- [ACTIVITY]: The records that follow must be transcribed in full, without any change.

╔══

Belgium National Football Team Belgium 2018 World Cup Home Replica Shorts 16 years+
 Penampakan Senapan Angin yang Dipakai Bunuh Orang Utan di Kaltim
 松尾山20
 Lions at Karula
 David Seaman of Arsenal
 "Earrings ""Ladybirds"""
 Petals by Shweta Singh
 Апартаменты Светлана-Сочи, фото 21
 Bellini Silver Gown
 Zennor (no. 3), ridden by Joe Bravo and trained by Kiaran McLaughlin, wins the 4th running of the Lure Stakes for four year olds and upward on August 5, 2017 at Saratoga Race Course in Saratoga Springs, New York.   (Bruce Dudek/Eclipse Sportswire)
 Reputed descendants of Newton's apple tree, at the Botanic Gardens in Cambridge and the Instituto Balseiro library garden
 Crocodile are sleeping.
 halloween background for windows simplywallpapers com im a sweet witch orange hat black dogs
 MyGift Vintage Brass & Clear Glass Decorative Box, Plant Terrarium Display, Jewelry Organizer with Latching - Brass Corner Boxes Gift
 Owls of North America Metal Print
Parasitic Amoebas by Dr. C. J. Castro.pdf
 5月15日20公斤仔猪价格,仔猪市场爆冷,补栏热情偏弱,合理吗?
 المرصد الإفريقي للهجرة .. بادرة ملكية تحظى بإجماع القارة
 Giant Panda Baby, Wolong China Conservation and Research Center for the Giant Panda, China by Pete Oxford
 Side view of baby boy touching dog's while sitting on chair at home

╚══

- [RESPONSE AREA]:
Belgium National Football Team Belgium 2018 World Cup Home Replica Shorts 16 years+
 Penampakan Senapan Angin yang Dipakai Bunuh Orang Utan di Kaltim
 松尾山20
 Lions at Karula
 David Seaman of Arsenal
 "Earrings ""Ladybirds"""
 Petals by Shweta Singh
 Апартаменты Светлана-Сочи, фото 21
 Bellini Silver Gown
 Zennor (no. 3), ridden by Joe Bravo and trained by Kiaran McLaughlin, wins the 4th running of the Lure Stakes for four year olds and upward on August 5, 2017 at Saratoga Race Course in Saratoga Springs, New York.   (Bruce Dudek/Eclipse Sportswire)
 Reputed descendants of Newton's apple tree, at the Botanic Gardens in Cambridge and the Instituto Balseiro library garden
 Crocodile are sleeping.
 halloween background for windows simplywallpapers com im a sweet witch orange hat black dogs
 MyGift Vintage Brass & Clear Glass Decorative Box, Plant Terrarium Display, Jewelry Organizer with Latching - Brass Corner Boxes Gift
 Owls of North America Metal Print
Parasitic Amoebas by Dr. C. J. Castro.pdf
 5月15日20公斤仔猪价格,仔猪市场爆冷,补栏热情偏弱,合理吗?
 المرصد الإفريقي للهجرة .. بادرة ملكية تحظى بإجماع القارة
 Giant Panda Baby, Wolong China Conservation and Research Center for the Giant Panda, China by Pete Oxford
 Side view of baby boy touching dog's while sitting on chair at home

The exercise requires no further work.